I'm experimenting with some usage cases of structured buffers in a side project, where I'm building parallel implementations with Vulkan and DirectX 12. My performance stress-test is brute-force lighting, just iterating over 256 point lights in the buffer in the fragment shader in a simple PBR forward shader. No tiled-forward or clustered-forward (yet), so absolute worst case, just to explore structured buffer performance.
For each frame, I update all the lights and copy positions/intensities/range (two float4s) into a buffer.
On D3D12, this copy is into a staging buffer, that gets transferred to a GPU-side resource before use.
On Vulkan, I have two paths. The first mirrors the D3D12 pattern (write to staging buffer, and call vkCmdCopyBuffer), and the second round-robins through write target buffers that are created as host-visible; I write to these and then just call vkFlushMappedMemoryRanges. These buffers around just bound directly to the pipeline for the fragment shader to read.
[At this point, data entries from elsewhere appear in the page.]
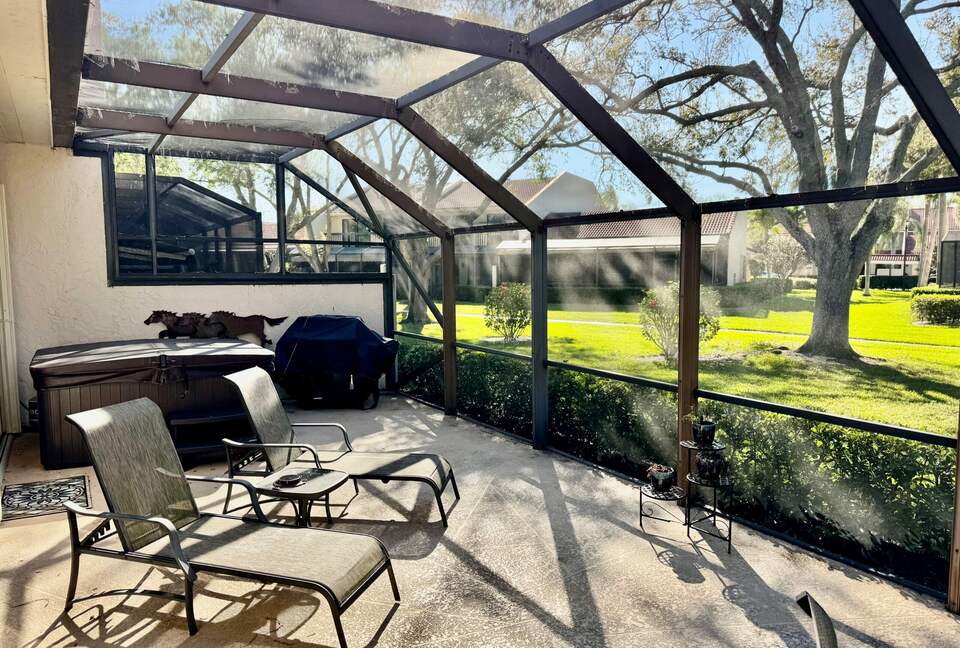 Windermere Townhouse at PGA National - Palm Beach Gardens, Florida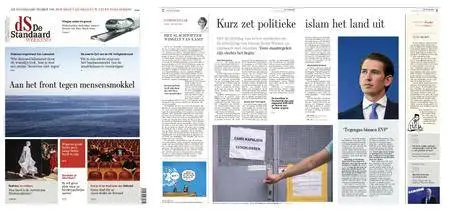 De Standaard – 09 juni 2018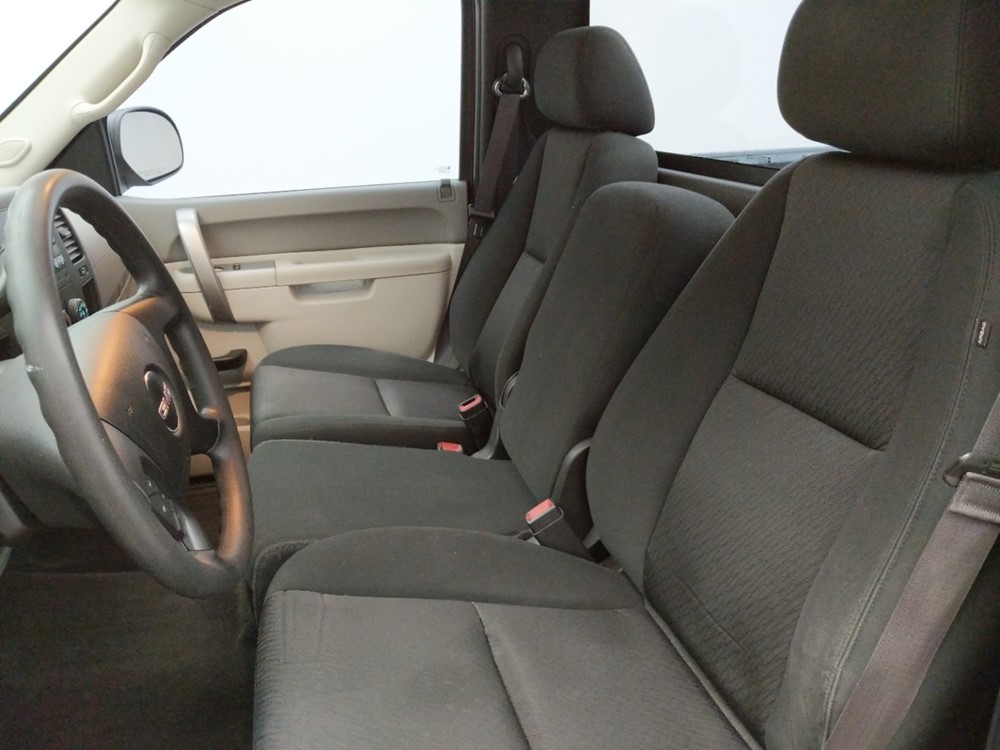 2013 GMC Sierra 1500 - Driver Front Seat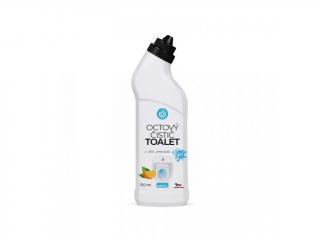Nanolab Prírodný octový čistič TOALET s vôňou Pomaranč 750 ml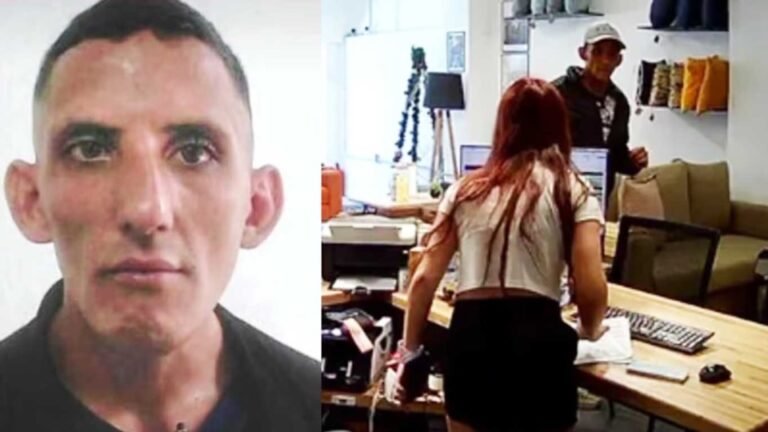 Detuvieron al hombre que intentó abusar de una empleada en Rosario: tenía causas en Chubut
I was expecting the write/transfer path to be faster on both DX12 and Vulkan, since I assumed the host-visible/flush memory would be on the CPU side and basically just be read over the PCIe bus. Instead, I'm seeing better performance on D3D12 (~60ms/frame on my RTX 3090), and the same performance through either path on Vulkan (around 10% slower, at 66ms/frame).
Profiling hasn't given me anything useful; does anyone have any ideas why performance on Vulkan is so much slower (and what I can do to mitigate it)? I generally prefer Vulkan as an API, so I'd like to make sure I get this set up correctly.